TASK REQUIREMENTS:
[1] Could you retype the part of the transducer passage that opens with the words containing "It should be" and closes with "rise time pulse.", changing nothing?
[2] Does the transducer passage agree with each statement: (a) the transducer of FIG. 1 is preferred over the other embodiments; (b) in FIGS. 6 (a) and (b), the coil sits on the center leg of the E-shaped core; (c) the return spring brings the magnet back through contact with the cage member? For each, reply yes or no and quote the deciding words of the passage.

DOCUMENT:
--- START ---

It should be noted that the transducer of FIG. 1 is preferred over the other embodiments for a variety of reasons. For example, the transducer of FIG. 1 produces a higher level of voltage with a given magnetic flux density and number of turns of wire than is available with the transducers of FIGS. 3 and 5. The reason is that the magnet, and therefore the magnetic lines of force, is moving most swiftly as the flux density reaches its peak, i.e., just prior to contact between the magnet and the core faces. Moreover, the magnetic toggle action is produced with the transducer of FIG. 1 with a far simpler, and thus more inexpensive, construction than with that of FIG. 4. Nevertheless, the alternative transducer embodiments are suitable for generation of the slow rise time pulse.
In FIGS. 6 (a) and (b), showing side elevation and bottom views, respectively, an E-shaped laminated core 100 is provided with a coil 101 on one outer leg thereof and a permanent magnet 102 fastened to the center leg by a pivotal coupling member 104. This embodiment is particularly adapted for use in those situations where the overall unit may be subjected to severe shock or vibration, which might result in undesired movement of the magnet. To prevent such an occurrence, magnetic armature 102 is balanced on its pivot to render it insensitive to externally applied forces except those tending to produce rotation about the pivot point. Magnet 102 therefore has two stable positions, one in which it rests against the upper and center legs, and the other against the lower and center legs. Push button 105 is attached to cage member 106 via a rod, the cage member being somewhat oversize to allow some freedom of movement before actuation and/or return of the magnet. When button 105 is depressed, the magnet is forced away from its position as indicated in the Figure, and snaps into the position as shown in dotted outline, resulting in generation of a pulse. The return spring 107 exerts a force sufficient to return the magnet to its original position, via contact with cage member 106.

--- END ---

ENTRIES SUPPLIED:
--- START ---

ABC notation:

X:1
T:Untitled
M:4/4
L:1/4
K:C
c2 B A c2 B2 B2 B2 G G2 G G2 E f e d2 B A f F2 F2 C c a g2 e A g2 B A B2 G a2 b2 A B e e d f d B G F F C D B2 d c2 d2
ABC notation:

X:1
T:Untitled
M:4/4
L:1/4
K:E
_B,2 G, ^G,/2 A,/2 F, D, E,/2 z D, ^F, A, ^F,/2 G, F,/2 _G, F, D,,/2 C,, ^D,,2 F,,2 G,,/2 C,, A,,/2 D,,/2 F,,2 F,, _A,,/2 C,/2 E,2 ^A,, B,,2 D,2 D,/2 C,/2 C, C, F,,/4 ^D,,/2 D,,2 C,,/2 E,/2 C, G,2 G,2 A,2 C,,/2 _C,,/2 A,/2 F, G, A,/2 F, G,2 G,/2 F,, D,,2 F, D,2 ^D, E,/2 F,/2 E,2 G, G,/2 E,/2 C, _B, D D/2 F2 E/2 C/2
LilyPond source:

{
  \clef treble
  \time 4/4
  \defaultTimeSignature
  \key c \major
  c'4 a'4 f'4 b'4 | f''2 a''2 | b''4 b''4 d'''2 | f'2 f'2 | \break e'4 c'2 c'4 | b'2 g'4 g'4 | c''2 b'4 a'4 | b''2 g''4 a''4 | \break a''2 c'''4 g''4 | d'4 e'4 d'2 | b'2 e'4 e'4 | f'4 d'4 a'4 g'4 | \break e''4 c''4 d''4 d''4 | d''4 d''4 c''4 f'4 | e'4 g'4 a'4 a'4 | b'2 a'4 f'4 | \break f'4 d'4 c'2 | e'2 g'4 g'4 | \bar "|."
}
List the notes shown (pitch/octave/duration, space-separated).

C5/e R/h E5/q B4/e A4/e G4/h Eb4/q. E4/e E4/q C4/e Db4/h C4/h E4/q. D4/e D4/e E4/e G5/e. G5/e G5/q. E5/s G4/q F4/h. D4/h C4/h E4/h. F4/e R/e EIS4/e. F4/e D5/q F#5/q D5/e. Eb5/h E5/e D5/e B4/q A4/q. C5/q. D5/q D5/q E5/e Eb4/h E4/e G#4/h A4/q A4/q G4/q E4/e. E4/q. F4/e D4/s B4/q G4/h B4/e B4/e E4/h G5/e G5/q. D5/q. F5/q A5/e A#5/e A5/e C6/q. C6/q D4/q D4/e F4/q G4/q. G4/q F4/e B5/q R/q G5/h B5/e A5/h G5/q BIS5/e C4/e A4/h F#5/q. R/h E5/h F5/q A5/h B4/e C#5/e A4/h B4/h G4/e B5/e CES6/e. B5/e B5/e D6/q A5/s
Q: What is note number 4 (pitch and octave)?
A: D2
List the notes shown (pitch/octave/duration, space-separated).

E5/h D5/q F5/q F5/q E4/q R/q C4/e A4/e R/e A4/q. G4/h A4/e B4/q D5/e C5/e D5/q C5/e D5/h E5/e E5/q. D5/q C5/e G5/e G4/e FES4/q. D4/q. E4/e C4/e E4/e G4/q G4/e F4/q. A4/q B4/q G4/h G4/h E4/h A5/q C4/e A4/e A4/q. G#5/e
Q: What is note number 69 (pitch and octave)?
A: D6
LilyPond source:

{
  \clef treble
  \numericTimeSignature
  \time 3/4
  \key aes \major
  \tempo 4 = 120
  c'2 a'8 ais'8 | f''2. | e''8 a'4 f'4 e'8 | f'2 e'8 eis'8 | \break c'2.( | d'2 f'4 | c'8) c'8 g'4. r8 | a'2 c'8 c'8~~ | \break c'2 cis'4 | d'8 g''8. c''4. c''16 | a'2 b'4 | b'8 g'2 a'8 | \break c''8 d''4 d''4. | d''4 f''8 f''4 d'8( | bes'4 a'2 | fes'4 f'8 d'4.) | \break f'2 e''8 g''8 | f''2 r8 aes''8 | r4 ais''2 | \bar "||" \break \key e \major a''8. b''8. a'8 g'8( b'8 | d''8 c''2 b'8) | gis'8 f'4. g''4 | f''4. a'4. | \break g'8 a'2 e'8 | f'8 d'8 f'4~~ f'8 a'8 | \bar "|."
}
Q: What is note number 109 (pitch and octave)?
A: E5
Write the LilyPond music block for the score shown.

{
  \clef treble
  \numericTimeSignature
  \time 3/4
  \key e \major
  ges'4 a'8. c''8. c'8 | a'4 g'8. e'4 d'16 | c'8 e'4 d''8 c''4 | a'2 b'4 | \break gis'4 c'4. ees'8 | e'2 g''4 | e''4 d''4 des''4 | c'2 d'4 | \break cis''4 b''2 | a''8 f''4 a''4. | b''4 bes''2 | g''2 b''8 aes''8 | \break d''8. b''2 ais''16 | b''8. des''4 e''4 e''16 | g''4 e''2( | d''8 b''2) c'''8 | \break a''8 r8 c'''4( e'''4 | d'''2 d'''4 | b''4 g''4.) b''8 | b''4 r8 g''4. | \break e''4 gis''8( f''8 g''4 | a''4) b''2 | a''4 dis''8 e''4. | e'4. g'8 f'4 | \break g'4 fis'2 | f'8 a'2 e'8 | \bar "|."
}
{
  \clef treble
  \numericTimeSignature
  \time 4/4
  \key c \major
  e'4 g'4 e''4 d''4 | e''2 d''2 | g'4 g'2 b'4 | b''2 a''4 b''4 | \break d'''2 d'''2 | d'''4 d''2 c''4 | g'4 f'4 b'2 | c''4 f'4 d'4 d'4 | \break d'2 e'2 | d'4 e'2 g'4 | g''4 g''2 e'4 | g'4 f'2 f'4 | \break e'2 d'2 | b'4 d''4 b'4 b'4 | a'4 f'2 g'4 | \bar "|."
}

--- END ---

RESPONSES:
[1]
It should be noted that the transducer of FIG. 1 is preferred over the other embodiments for a variety of reasons. For example, the transducer of FIG. 1 produces a higher level of voltage with a given magnetic flux density and number of turns of wire than is available with the transducers of FIGS. 3 and 5. The reason is that the magnet, and therefore the magnetic lines of force, is moving most swiftly as the flux density reaches its peak, i.e., just prior to contact between the magnet and the core faces. Moreover, the magnetic toggle action is produced with the transducer of FIG. 1 with a far simpler, and thus more inexpensive, construction than with that of FIG. 4. Nevertheless, the alternative transducer embodiments are suitable for generation of the slow rise time pulse.

[2]
(a) Yes: "the transducer of FIG. 1 is preferred over the other embodiments"
(b) No: "an E-shaped laminated core 100 is provided with a coil 101 on one outer leg thereof"
(c) Yes: "The return spring 107 exerts a force sufficient to return the magnet to its original position, via contact with cage member 106."